**Your instructions**
Your reply should contain the whole listing below, repeated exactly, and no images.

**Given information**
┌────────

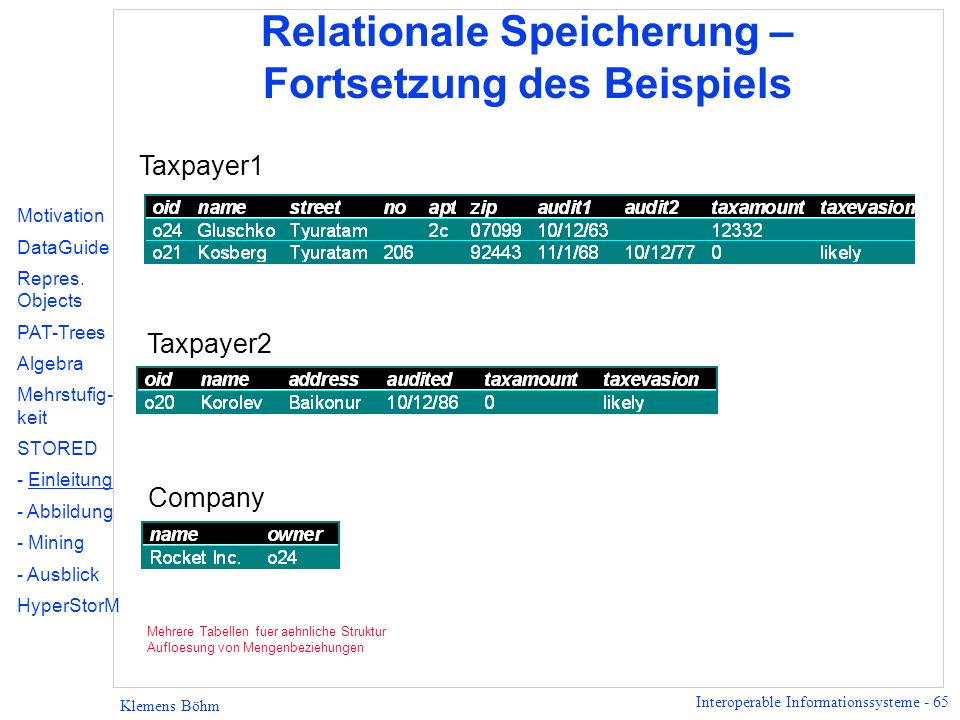 Interoperable Informationssysteme - 65 Klemens Böhm Relationale Speicherung – Fortsetzung des Beispiels Motivation DataGuide Repres. Objects PAT-Trees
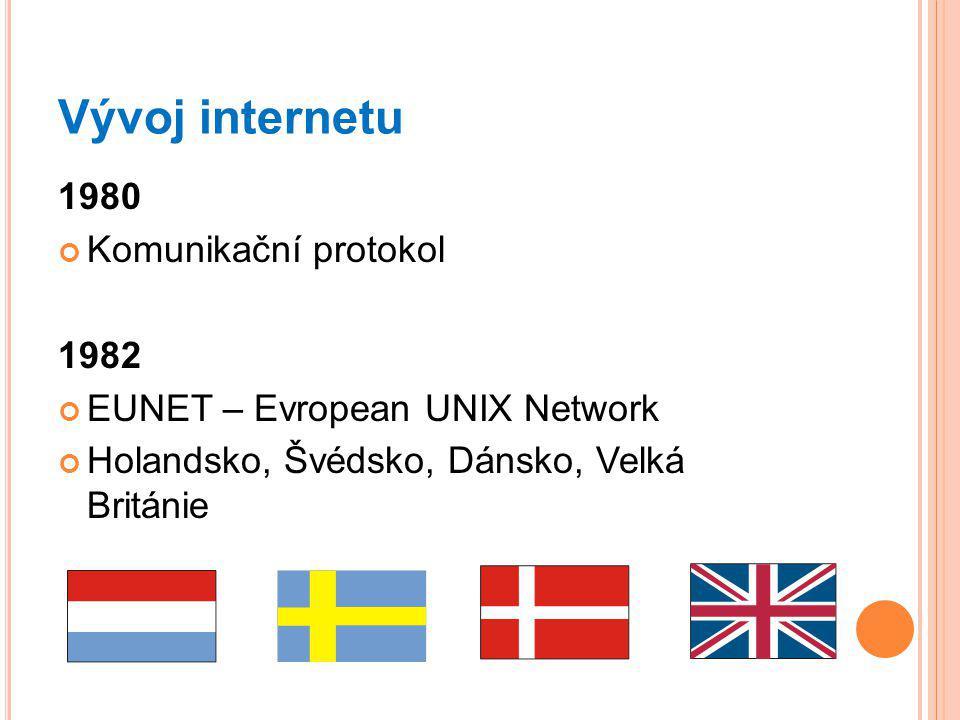 Vývoj internetu 1980 Komunikační protokol 1982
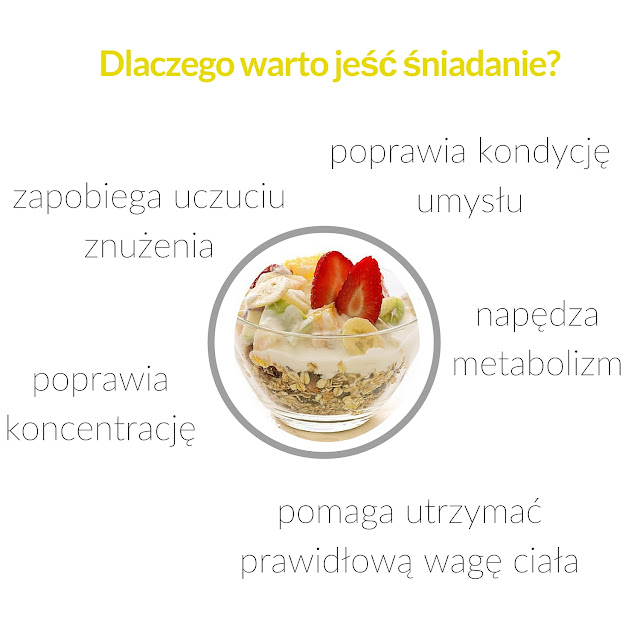 śniadanie podstawowy posiłek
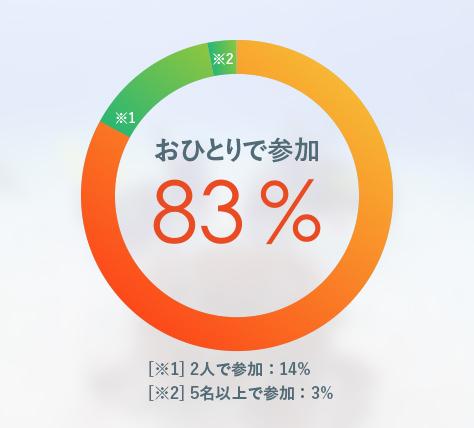 83%がひとりで参加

└────────

**Output below**
 Interoperable Informationssysteme - 65 Klemens Böhm Relationale Speicherung – Fortsetzung des Beispiels Motivation DataGuide Repres. Objects PAT-Trees
 Vývoj internetu 1980 Komunikační protokol 1982
 śniadanie podstawowy posiłek
 83%がひとりで参加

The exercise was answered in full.